Both those terms have been used to describe me. An insult just doesn’t stab, it leaves a wound — not a scar, but a bleeding dripping lesion that comes to you in your worst depressions and sometimes — like now — when you are feeling just fine. I am a loser because I have not worked since I was 33 and do not have kids. I did not make a million in Silicon Valley and no one buys my photography or my writing (which I haven’t tried to sell in a long time.) Never mind that I have been married 27 years to the same woman, never hit or threatened to hit her or called her a vile name. I am a loser, a pariah.
The isolation of bipolar disorder is hell, but the isolation of my personality is worse. When I take tests such as the Myer’s Brigg, I keep scoring in the rarest categories. Less than 1% of people out there share my characteristics. We wander around, seldom meeting each other. The way we see the world, the things we strive for just aren’t appreciated or discerned by the rest of you out there. You come onto my blog, read my accounts of my illness or other aspects of my life and you don’t get me. I am a cipher, a shadow on the wall swept by the wind, a curiosity that cannot be. I, like others of my kind, feel alone. No wonder so many of us end up in monasteries or convents.

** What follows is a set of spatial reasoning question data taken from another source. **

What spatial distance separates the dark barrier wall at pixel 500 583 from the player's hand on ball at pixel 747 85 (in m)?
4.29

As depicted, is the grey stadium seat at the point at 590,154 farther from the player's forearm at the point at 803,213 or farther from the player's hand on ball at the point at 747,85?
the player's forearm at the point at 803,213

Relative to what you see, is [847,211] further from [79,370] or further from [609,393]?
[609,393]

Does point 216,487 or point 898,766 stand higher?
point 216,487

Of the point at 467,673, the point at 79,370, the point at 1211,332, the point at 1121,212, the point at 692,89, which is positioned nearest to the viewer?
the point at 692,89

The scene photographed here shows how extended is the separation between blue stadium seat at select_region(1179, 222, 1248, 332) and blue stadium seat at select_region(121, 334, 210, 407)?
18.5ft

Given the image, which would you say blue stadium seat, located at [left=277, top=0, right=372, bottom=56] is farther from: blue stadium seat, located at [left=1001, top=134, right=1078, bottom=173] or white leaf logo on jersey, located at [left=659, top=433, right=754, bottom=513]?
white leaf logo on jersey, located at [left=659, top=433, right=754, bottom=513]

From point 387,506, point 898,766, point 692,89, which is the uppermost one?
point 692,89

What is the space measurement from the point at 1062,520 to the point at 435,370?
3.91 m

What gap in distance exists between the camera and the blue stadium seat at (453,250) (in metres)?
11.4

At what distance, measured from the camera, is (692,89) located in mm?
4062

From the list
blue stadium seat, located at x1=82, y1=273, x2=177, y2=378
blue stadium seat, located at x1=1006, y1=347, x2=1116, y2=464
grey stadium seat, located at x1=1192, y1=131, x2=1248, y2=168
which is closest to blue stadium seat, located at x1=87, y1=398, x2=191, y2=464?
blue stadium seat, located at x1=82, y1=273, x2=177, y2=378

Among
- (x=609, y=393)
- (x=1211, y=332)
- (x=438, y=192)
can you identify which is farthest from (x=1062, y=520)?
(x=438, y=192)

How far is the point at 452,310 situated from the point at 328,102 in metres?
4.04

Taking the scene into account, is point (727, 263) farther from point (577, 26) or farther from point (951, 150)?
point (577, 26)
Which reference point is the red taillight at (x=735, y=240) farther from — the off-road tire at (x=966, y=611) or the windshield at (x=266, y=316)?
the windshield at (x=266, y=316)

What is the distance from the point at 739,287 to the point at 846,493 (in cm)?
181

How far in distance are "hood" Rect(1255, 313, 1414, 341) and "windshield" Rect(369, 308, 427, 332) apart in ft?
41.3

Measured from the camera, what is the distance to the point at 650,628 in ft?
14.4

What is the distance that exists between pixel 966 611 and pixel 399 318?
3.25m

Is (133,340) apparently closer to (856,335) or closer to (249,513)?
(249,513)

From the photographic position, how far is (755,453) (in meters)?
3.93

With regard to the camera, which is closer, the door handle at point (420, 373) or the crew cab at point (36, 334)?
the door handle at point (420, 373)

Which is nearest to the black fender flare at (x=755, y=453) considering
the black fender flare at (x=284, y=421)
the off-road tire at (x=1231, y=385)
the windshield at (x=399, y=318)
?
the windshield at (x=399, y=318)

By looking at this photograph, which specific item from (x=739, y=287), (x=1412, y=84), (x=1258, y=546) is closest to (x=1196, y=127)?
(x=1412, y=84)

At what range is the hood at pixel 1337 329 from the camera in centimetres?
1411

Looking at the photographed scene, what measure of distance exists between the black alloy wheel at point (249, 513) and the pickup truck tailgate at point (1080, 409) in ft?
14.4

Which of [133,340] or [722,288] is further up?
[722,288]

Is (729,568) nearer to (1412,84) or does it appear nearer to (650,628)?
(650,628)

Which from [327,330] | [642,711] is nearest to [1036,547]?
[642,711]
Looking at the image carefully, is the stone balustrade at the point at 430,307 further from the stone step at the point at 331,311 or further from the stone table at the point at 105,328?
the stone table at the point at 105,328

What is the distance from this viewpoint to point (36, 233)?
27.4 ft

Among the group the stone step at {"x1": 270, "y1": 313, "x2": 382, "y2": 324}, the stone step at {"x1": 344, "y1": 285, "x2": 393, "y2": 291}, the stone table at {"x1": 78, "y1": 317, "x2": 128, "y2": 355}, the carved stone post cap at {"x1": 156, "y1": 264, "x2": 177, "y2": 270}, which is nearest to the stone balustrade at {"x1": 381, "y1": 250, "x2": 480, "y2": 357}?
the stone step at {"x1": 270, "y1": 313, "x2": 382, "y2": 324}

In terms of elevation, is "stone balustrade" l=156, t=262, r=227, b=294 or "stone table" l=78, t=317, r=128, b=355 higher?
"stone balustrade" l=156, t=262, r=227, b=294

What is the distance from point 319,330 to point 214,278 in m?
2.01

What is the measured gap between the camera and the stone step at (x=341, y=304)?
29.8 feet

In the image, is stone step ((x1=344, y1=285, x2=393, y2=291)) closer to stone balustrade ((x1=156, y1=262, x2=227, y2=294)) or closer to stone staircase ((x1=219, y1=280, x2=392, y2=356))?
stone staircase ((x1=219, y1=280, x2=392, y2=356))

An article from a 2010 issue of The Guardian cites a pundit who believes that the InterNet has destroyed our ability to think deeply. All the shallowness of our political talk, our inability to concentrate works of art that encourage us to probe our minds, the simplistic and self-serving grasp of religion — those things I believe have always been there. InterNet debates are only emblems of a longtime tendency for their participants to refuse to engage with people who disagree with them, to damn new ideas with oversimplifications and patronization, to mock differences. People have always told me that I think too much, even educated people. They twisted the gifts of my mind into a curse. So I hide from them. I do not speak of my cogitations in any place other than here. Yes, I pretend to be something that I am not, but what am I supposed to do when I am so alone and the mass of human beings cannot and will not trouble to understand me?
Bipolar disorder with its wild antics and chilling depressions hogtied me for the longest time. I’ve come out as a new person, but the rest of you remain the same. Freak is how you thought of me when the disease ran my thoughts and freak is how you think of me now that I am in my right mind. Was it worth it?